Das Bühnenbild scheint wichtig zu sein. Nicht nur, dass die Männchen gern die Dekoration vom Balzplatz der Konkurrenz entwenden, sie ordnen die Objekte auch in einer ganz bestimmten Weise an: Die kleineren liegen nahe am Logenplatz des Weibchens, die größeren weiter entfernt.

"Die Geometrie ihrer Laube ist den Vögeln offenbar sehr wichtig", so Endler. Er hat auch eine Idee, woran das liegen könnte. Die Weibchen werden durch die Anordnung des Bühnenschmucks Opfer einer optischen Täuschung. Der Balzplatz sieht dadurch kleiner aus und alles, was präsentiert wird, wirkt entsprechend größer.

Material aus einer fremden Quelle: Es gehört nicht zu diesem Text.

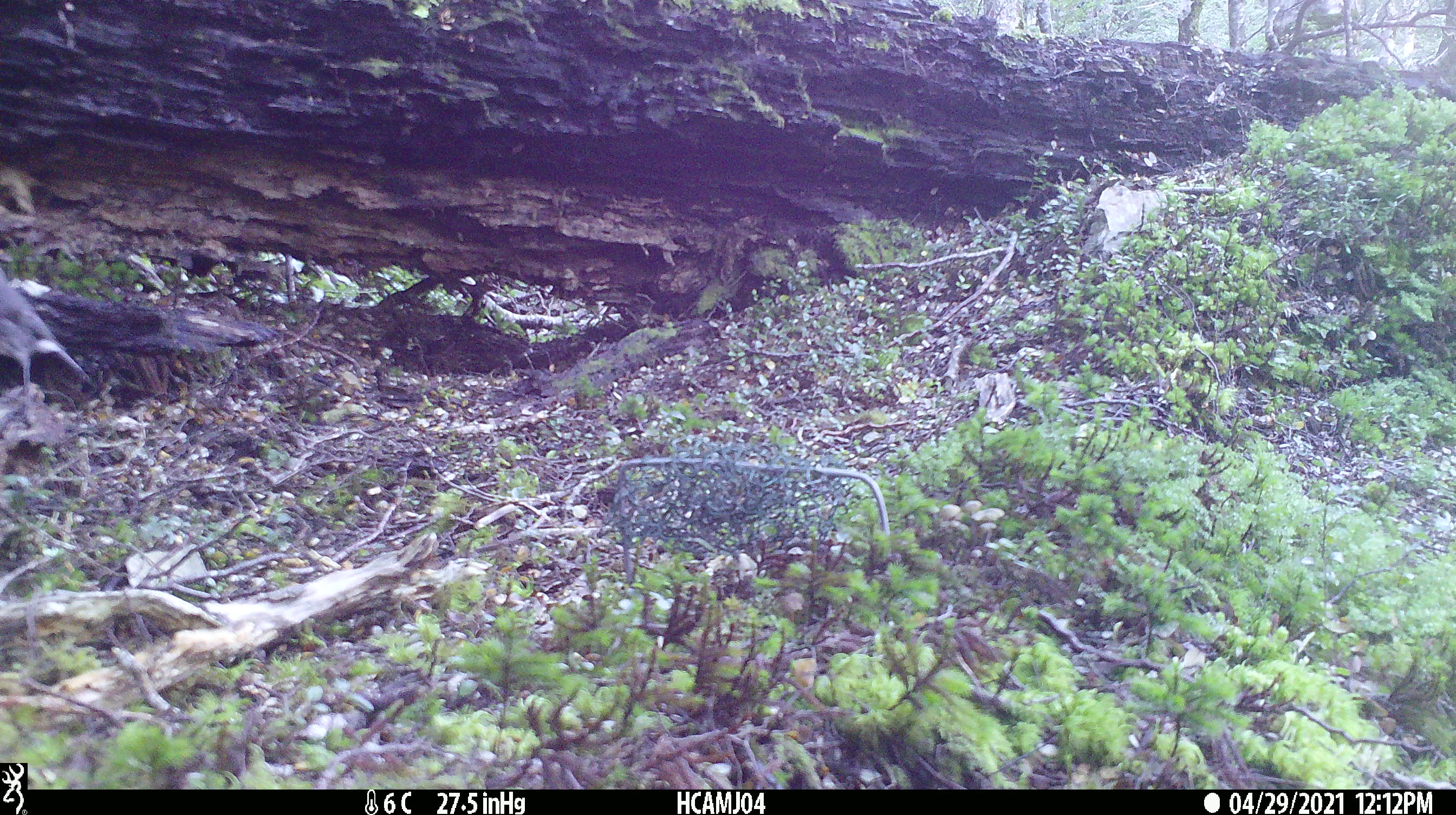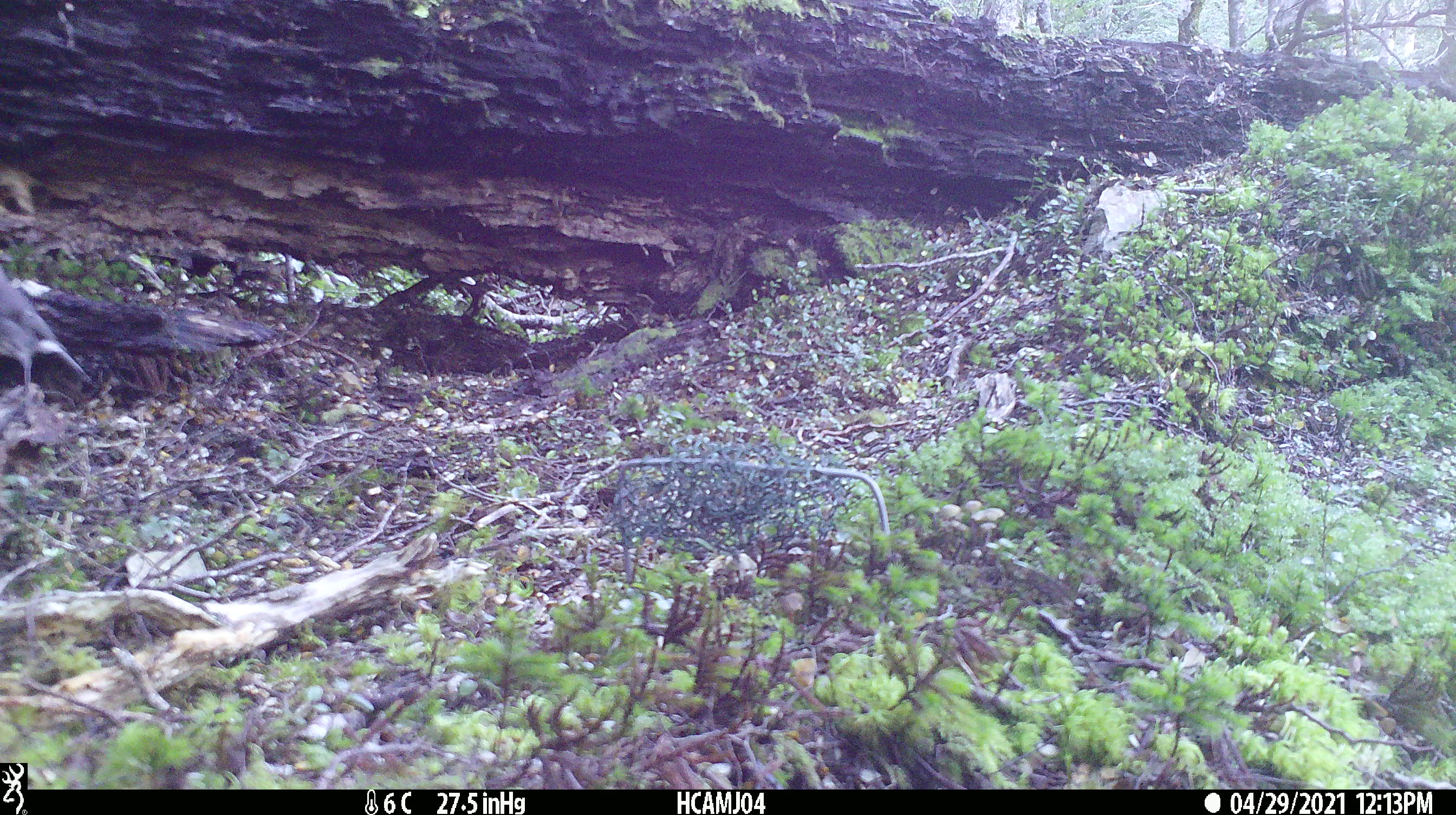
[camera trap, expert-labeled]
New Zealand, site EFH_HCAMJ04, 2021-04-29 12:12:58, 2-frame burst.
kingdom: Animalia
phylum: Chordata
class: Aves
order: Passeriformes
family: Petroicidae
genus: Petroica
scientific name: Petroica australis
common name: new zealand robin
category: robin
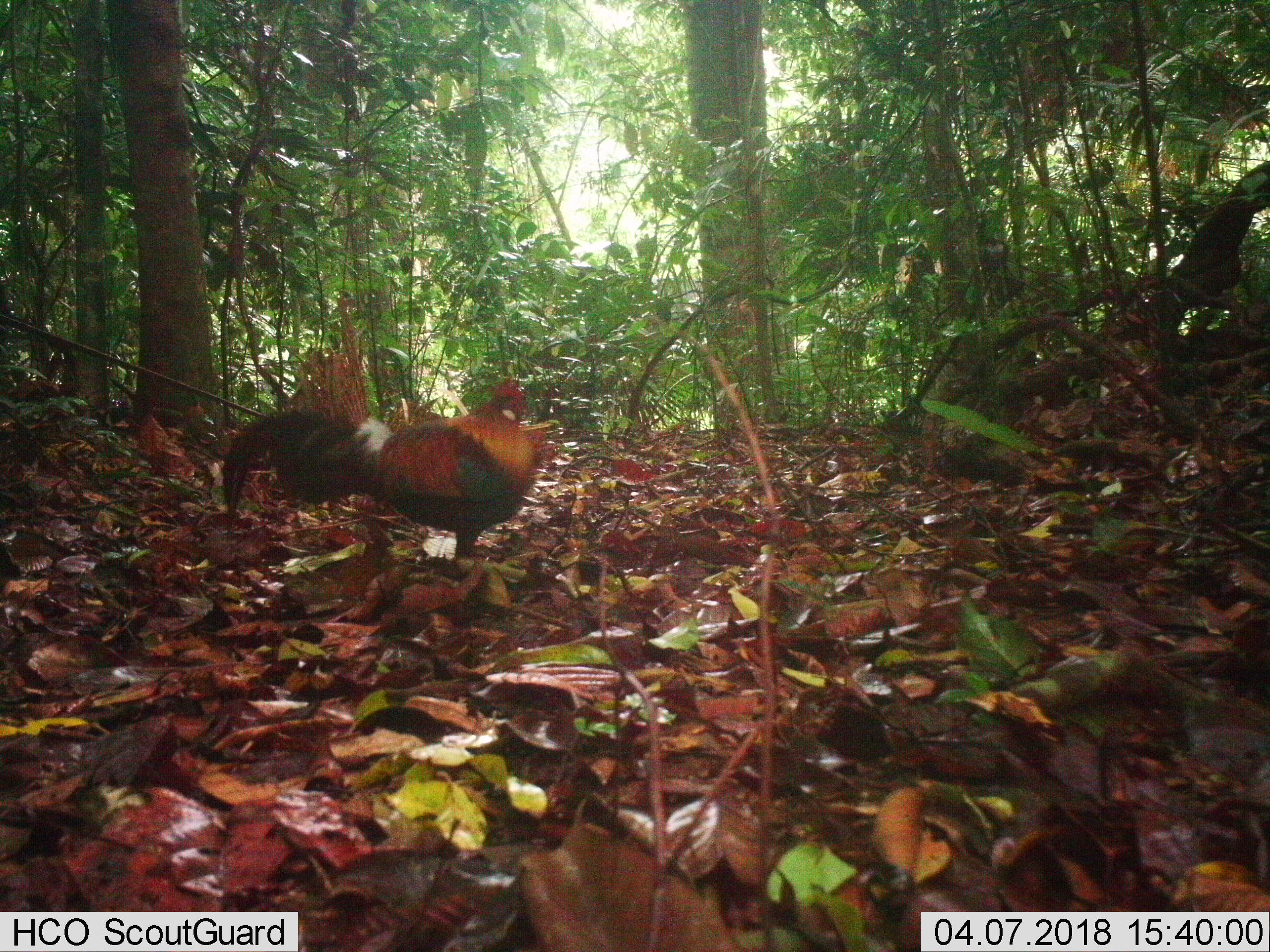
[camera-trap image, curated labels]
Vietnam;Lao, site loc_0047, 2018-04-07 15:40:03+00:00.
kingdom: Animalia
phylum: Chordata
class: Aves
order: Galliformes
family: Phasianidae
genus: Gallus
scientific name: Gallus gallus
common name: red junglefowl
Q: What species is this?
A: Red junglefowl (Gallus gallus).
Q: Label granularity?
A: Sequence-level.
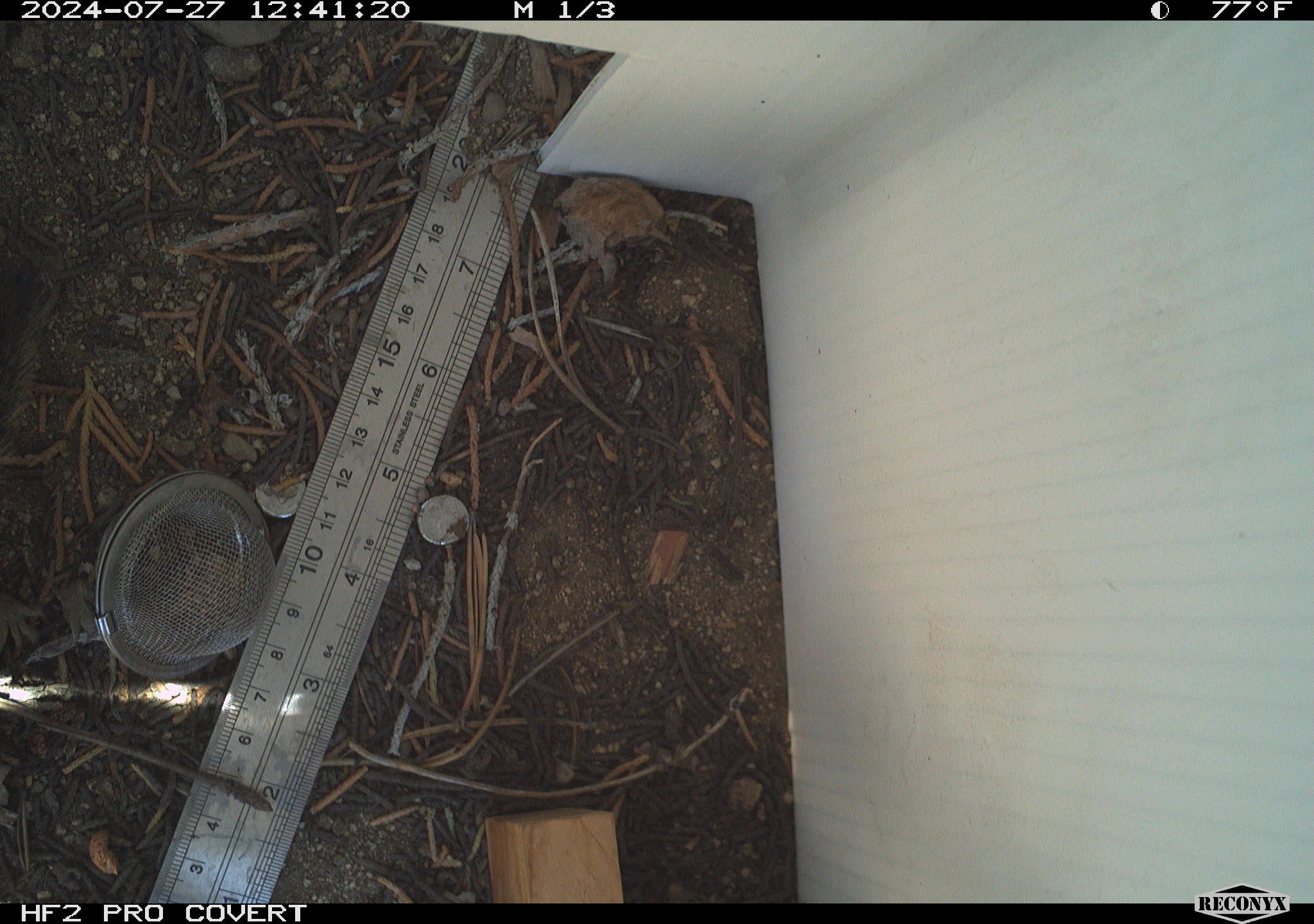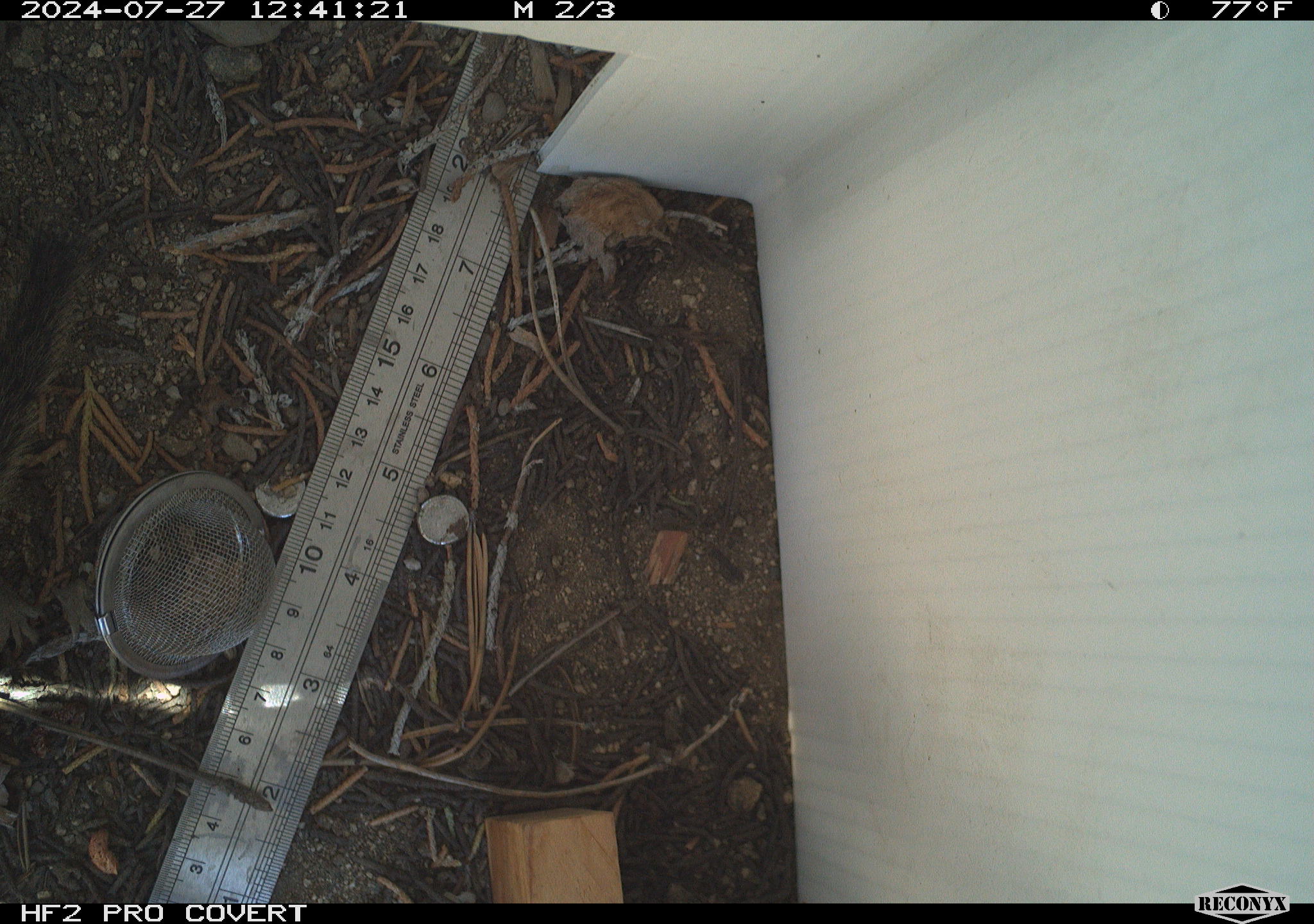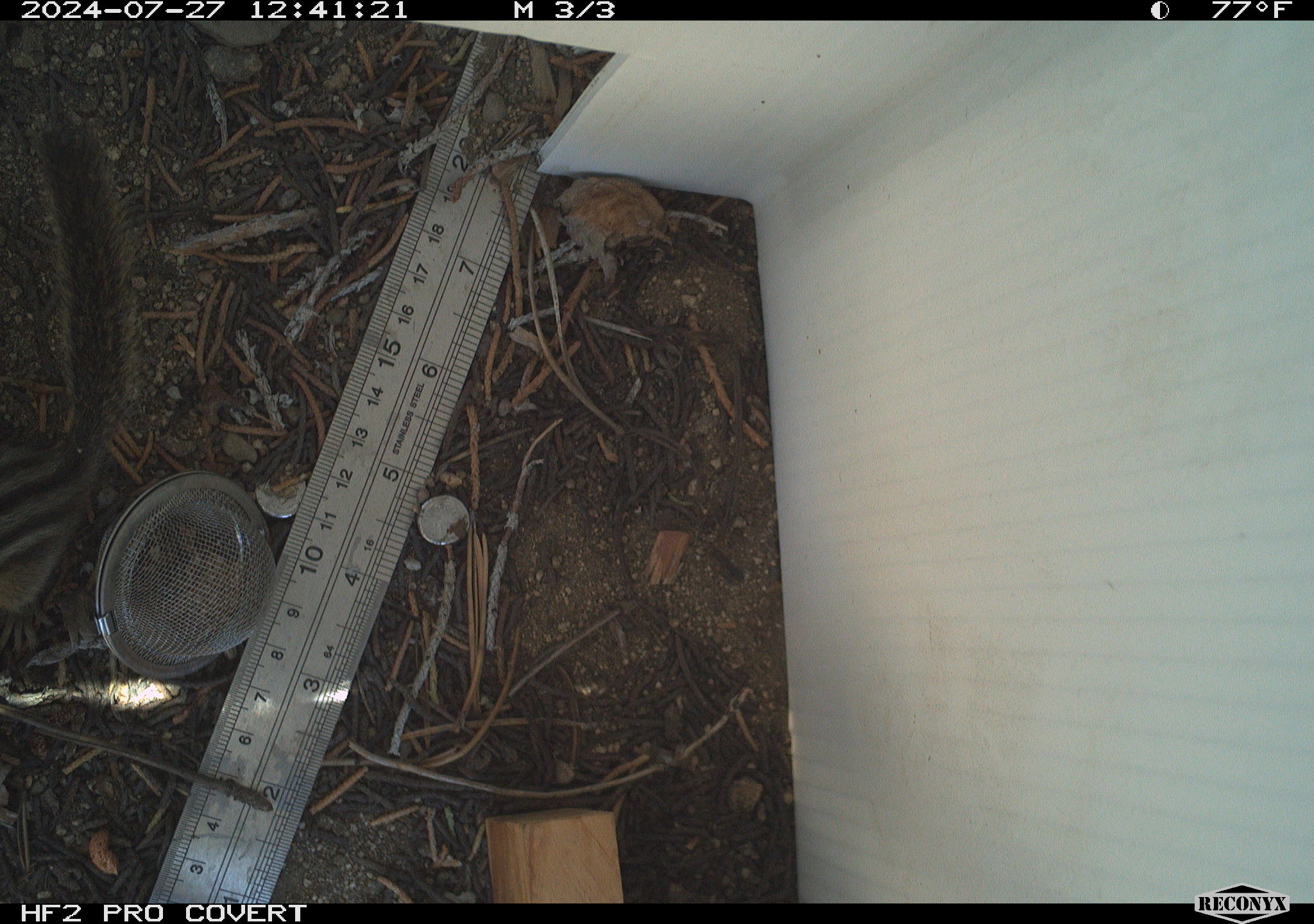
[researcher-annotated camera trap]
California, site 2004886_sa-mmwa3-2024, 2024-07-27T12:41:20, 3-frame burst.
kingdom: Animalia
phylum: Chordata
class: Mammalia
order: Rodentia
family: Sciuridae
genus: Neotamias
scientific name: Neotamias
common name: western chipmunks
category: neotamias species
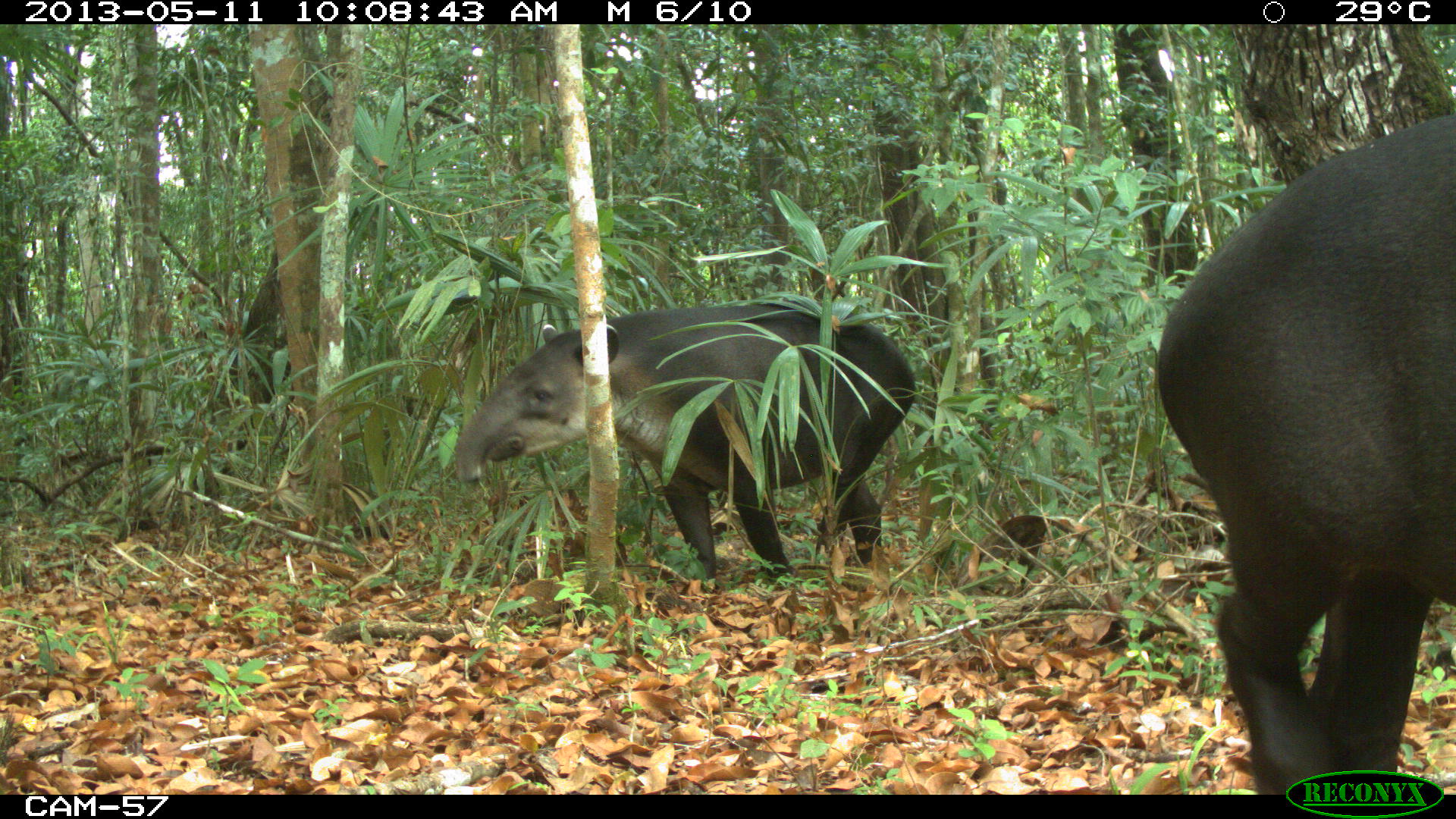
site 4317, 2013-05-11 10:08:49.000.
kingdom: Animalia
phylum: Chordata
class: Mammalia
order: Perissodactyla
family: Tapiridae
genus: Tapirus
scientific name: Tapirus bairdii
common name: baird's tapir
Tapirus bairdii (baird's tapir), count 2.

Möglicherweise lässt dieser Trick die Männchen selbst und ihre Schmuckstücke besonders vorteilhaft aussehen. Jedenfalls kommen diejenigen Vogel-Casanovas, die ihr Bühnenbild am geschicktesten zusammenstellen, bei den Weibchen am besten an. "Ihr Paarungserfolg hängt letztlich davon ab, wie gut die Illusion funktioniert", sagt Endler. Architektur bietet eben auch Chancen für Blender und Trickser.